The first problem Paul addressed in 1 Corinthians was the problem of factionalism. People had formed into groups opposed to one another, and this was tearing apart the new temple of God, which was to be built of gold, silver, and jewels, not burned up by the strife caused by wood, hay, and straw.
The second problem Paul addressed (1 Corinthians 5) is related to the first. The church had not dealt with a glaring sin in her midst. One of her members was living together with his stepmother. When we see factions in the church, we can be sure that there are sins that are not being dealt with. Here it is evident that some people were defending this man's right to commit this sin, which was forbidden by Leviticus 18:18 and Deuteronomy 22:30. Evidently one faction in the church regarded themselves as free from this "Old Testament law," failing to take account of Genesis 2:24, which states that a man is to leave his father's household when he takes a wife. Paul ordered them to excommunicate this man from the Lord's Table. He said that excommunication is for the purpose of saving the soul of the sinner as well as for cleansing the house of God. We are to hope that the pain of excommunication will bring the sinner to his senses.
Church discipline is seldom performed today. The Reformers counted solid discipline as one of the marks of a true church, along with sound preaching and the right administration of the sacraments. Today, since we want to build "large user-friendly churches," we tend to shy away from any form of church discipline. Both in the Old Testament and here in 1 Corinthians, excommunication is to be public, but while we openly boast of our church growth, we do our discipline (if we do it at all) secretly.

···

== What this exercise asks ==
1. List every Bible reference in the passage on 1 Corinthians that includes a chapter number, in the order the references appear.
2. Write what comes next in the passage on 1 Corinthians, picking up after its final sentence.
The data that follow are not needed for any of the work here.

== Data for review ==
···

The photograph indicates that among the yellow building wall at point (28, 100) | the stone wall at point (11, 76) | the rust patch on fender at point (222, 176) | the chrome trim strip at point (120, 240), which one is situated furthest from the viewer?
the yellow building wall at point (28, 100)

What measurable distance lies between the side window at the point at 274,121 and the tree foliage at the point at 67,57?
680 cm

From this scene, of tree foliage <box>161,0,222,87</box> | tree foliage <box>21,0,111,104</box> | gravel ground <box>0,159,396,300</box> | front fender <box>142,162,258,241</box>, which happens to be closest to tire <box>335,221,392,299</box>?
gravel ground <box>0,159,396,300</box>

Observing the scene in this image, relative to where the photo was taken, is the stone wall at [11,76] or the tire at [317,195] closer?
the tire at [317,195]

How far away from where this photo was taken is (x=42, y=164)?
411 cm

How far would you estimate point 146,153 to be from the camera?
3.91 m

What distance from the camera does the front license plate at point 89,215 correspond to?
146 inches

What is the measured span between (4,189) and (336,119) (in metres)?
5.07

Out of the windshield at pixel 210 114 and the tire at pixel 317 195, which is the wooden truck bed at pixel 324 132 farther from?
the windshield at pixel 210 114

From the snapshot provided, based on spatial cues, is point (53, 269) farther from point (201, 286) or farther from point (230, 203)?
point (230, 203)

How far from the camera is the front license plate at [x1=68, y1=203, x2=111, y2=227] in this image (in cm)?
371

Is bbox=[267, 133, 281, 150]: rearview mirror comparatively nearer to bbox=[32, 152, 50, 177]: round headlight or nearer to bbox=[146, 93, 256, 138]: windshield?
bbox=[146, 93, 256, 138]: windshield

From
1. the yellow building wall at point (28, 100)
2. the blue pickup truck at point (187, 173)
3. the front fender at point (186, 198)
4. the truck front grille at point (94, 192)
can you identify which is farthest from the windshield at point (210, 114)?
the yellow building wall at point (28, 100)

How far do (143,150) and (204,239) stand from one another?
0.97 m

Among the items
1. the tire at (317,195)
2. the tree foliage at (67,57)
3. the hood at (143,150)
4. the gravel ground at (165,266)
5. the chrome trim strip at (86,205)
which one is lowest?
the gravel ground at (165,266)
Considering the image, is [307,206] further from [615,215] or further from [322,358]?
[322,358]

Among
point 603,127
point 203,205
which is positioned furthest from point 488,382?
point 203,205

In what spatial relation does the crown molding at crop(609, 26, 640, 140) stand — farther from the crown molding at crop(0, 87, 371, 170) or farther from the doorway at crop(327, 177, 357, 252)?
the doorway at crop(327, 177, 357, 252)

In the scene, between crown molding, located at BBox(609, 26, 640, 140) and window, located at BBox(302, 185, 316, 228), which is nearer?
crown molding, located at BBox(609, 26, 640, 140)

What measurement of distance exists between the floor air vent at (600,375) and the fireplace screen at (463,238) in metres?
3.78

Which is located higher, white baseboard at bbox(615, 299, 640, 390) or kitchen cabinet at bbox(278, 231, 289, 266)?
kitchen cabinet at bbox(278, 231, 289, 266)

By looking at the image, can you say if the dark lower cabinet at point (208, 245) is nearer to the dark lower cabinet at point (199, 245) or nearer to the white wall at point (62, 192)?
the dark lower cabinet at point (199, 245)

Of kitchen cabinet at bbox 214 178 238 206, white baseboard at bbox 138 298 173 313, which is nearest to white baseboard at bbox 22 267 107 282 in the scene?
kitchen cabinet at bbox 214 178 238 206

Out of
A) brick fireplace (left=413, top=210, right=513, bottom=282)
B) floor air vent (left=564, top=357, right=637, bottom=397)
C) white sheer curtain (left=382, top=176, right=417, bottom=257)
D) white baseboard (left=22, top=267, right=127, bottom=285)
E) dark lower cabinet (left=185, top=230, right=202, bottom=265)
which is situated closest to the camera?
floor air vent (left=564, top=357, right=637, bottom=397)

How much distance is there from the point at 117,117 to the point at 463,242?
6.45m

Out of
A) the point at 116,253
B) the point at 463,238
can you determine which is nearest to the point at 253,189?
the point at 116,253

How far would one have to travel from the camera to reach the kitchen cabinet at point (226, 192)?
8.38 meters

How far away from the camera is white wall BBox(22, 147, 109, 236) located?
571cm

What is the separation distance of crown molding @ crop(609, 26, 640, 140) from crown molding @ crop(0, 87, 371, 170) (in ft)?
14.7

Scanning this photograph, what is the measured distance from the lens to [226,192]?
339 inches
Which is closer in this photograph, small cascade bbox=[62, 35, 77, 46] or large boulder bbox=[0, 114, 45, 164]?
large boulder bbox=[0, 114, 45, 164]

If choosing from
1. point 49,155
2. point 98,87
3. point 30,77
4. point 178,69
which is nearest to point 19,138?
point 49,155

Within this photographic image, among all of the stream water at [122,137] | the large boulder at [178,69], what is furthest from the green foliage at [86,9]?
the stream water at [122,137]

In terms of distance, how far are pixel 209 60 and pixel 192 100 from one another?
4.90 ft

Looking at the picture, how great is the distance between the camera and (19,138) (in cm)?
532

···

== Exercise results ==
1. 1 Corinthians 5, Leviticus 18:18, Deuteronomy 22:30, Genesis 2:24

2.
If we want the church to "grow" in superficial numbers, we will tone down hard preaching. Oh, an occasional pointed sermon is all right. If people don't like it, they will just tune it out for a week. Seeing someone publicly excommunicated, however, can have a "chilling effect" on superficial church members. It brings them face to face with the reality of God's judgments. But surely that is a good thing. It is the fear of God that is the beginning of wisdom.
The doctrine of justification by faith makes no sense if God is not a God of judgment. When people see God's judgments in the church, they ought to tremble and must come to grips once again with their free justification through the blood of Christ. Do you encourage your leaders to provide true biblical discipline in your church?